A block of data
--------------------------------

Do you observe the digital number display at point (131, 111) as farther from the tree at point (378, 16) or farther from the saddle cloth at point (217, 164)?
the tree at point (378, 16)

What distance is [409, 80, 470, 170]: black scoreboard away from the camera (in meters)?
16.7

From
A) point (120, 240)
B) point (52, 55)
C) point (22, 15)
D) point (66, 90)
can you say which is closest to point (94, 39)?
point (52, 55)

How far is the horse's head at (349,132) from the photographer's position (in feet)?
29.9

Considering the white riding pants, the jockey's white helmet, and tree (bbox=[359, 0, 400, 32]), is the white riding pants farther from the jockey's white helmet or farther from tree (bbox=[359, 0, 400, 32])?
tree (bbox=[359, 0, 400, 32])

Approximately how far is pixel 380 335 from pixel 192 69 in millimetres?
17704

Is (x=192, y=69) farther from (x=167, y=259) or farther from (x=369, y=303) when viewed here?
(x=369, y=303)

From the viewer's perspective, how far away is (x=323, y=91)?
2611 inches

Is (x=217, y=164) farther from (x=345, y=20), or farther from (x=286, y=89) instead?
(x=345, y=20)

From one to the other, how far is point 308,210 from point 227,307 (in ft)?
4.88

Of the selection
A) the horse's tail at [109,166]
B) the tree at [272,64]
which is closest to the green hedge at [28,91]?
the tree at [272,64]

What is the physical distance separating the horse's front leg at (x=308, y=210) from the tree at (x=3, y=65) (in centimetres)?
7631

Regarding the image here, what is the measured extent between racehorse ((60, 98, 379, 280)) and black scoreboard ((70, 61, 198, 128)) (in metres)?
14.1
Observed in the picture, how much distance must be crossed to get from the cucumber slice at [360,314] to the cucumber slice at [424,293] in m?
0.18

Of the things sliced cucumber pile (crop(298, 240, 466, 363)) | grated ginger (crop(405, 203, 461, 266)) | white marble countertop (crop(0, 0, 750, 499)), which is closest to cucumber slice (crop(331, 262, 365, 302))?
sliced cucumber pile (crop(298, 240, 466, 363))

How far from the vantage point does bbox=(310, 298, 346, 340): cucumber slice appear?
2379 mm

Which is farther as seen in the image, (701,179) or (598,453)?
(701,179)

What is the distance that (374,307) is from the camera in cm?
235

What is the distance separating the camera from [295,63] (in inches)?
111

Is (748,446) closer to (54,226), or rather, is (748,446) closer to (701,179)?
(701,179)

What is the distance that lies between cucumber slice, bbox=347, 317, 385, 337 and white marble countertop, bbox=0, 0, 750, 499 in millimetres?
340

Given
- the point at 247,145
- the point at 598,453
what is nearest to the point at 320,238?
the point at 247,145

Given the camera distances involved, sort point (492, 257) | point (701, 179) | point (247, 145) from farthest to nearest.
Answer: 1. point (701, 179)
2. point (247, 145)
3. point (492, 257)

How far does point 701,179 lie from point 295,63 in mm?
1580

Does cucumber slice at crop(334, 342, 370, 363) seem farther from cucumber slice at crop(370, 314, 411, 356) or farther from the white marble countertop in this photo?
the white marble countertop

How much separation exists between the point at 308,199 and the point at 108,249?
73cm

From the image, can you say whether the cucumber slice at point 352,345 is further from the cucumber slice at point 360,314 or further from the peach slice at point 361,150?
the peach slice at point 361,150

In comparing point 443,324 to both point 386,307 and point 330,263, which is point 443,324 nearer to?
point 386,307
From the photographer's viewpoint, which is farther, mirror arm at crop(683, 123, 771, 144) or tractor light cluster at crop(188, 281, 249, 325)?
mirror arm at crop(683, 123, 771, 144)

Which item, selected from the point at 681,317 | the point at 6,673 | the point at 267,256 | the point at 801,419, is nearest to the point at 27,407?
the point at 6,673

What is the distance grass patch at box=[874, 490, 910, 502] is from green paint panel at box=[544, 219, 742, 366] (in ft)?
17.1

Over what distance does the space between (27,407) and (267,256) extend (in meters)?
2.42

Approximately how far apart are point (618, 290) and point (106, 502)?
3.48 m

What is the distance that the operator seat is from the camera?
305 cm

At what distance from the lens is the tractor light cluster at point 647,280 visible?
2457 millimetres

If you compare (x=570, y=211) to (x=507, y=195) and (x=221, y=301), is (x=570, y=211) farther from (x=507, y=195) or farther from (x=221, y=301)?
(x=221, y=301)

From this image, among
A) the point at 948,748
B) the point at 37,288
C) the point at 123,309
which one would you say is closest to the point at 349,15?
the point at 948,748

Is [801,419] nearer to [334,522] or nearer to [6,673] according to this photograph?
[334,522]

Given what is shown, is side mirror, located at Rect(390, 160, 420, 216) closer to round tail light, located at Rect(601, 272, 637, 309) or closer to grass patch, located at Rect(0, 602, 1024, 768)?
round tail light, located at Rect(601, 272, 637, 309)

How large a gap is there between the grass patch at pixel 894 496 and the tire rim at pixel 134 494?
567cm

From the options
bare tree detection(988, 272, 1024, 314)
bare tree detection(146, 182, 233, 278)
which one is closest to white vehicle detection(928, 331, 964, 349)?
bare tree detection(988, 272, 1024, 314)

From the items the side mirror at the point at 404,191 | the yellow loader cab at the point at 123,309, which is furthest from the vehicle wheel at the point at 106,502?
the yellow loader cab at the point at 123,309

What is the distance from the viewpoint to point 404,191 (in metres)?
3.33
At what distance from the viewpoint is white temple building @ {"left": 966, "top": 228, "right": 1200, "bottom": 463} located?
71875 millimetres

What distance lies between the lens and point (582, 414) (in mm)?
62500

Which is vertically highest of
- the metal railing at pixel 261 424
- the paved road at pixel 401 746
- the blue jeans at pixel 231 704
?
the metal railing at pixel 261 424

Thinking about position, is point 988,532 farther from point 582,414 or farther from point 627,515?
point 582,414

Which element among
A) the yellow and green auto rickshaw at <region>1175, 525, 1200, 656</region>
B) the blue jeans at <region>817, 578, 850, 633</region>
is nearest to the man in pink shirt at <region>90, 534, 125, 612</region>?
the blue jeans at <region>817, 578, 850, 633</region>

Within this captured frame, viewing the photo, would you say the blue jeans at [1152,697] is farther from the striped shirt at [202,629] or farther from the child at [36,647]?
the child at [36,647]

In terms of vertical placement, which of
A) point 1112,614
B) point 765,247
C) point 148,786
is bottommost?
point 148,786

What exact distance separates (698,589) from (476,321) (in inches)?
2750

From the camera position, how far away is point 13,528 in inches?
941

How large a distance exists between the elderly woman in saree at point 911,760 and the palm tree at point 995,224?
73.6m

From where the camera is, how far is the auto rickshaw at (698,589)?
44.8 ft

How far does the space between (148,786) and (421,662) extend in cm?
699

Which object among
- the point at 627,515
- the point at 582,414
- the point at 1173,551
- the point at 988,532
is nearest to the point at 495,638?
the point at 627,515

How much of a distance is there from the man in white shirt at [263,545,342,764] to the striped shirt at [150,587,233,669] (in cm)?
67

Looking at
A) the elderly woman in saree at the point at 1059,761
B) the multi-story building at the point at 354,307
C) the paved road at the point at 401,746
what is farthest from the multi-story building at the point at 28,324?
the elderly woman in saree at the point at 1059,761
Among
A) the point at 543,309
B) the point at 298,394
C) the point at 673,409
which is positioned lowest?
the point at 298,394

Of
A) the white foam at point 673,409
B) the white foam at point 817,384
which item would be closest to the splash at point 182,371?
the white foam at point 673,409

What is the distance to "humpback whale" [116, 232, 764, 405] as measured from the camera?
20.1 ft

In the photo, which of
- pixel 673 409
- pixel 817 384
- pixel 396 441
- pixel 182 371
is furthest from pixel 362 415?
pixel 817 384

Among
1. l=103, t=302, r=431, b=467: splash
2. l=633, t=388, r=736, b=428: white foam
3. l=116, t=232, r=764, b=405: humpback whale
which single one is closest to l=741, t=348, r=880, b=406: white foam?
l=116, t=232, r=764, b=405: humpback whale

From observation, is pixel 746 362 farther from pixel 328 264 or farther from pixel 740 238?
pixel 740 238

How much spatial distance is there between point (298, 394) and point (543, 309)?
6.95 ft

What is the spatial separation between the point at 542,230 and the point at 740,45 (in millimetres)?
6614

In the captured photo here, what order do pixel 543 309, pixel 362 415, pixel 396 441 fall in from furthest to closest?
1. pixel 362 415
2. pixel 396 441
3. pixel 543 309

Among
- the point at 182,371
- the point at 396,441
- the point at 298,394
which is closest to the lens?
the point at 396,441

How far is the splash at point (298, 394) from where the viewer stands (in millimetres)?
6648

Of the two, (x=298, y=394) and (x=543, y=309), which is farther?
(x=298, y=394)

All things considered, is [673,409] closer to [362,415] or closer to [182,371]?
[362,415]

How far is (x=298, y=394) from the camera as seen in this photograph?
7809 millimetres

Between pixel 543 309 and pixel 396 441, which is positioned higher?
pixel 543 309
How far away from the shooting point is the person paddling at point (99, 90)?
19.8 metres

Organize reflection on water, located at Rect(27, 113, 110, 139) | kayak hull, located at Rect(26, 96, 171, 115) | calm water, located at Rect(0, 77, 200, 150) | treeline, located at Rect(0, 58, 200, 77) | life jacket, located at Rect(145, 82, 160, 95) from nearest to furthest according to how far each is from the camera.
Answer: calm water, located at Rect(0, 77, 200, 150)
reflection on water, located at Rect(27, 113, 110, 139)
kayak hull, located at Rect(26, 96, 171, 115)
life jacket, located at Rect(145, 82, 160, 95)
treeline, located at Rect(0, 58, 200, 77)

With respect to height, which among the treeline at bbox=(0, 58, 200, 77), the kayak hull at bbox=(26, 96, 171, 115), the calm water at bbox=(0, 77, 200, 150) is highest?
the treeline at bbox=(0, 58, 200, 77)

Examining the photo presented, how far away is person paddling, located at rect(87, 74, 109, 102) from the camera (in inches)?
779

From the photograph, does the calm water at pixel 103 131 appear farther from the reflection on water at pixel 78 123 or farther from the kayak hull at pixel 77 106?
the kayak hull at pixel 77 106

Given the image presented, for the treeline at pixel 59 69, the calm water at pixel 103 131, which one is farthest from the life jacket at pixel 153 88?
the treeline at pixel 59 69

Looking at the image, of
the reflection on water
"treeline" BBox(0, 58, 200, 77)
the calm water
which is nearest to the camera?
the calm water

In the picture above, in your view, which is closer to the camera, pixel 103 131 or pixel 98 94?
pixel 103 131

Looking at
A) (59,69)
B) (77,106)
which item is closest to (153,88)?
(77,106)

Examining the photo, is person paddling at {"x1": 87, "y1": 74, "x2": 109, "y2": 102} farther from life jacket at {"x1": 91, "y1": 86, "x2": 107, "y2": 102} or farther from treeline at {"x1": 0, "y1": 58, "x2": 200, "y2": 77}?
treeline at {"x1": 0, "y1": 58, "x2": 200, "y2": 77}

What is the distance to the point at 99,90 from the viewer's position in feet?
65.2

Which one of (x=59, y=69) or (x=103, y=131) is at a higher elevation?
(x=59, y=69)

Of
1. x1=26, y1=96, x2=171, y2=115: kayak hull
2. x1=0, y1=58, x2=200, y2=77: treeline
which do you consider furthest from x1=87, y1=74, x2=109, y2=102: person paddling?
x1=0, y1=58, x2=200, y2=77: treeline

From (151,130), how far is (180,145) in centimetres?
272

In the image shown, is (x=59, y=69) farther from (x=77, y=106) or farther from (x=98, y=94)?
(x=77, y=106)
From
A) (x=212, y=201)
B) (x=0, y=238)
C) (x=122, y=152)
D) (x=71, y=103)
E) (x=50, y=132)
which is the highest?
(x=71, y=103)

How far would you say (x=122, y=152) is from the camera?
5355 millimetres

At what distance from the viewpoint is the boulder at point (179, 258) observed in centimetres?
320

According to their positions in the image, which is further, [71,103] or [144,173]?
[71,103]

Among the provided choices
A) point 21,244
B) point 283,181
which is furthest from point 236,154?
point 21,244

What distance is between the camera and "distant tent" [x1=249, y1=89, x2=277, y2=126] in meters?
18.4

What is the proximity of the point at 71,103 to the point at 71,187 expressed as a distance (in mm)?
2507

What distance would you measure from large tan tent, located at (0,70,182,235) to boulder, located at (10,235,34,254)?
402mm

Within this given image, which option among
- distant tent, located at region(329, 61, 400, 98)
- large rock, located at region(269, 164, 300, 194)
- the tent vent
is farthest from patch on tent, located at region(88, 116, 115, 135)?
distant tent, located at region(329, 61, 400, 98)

--------------------------------

== Stated exercise ==
Retype, exactly and only, the lines running from the one with "At what distance from the viewpoint is the" through the final line of the listing above.

== Right answer ==
At what distance from the viewpoint is the boulder at point (179, 258) observed in centimetres?
320

According to their positions in the image, which is further, [71,103] or [144,173]?
[71,103]

Among the provided choices
A) point 21,244
B) point 283,181
which is furthest from point 236,154?
point 21,244

What distance is between the camera and "distant tent" [x1=249, y1=89, x2=277, y2=126] in meters?
18.4

What is the proximity of the point at 71,103 to the point at 71,187 expressed as a distance (in mm)?
2507

What distance would you measure from large tan tent, located at (0,70,182,235) to boulder, located at (10,235,34,254)?
402mm

Within this given image, which option among
- distant tent, located at region(329, 61, 400, 98)
- large rock, located at region(269, 164, 300, 194)
- the tent vent
is farthest from patch on tent, located at region(88, 116, 115, 135)?
distant tent, located at region(329, 61, 400, 98)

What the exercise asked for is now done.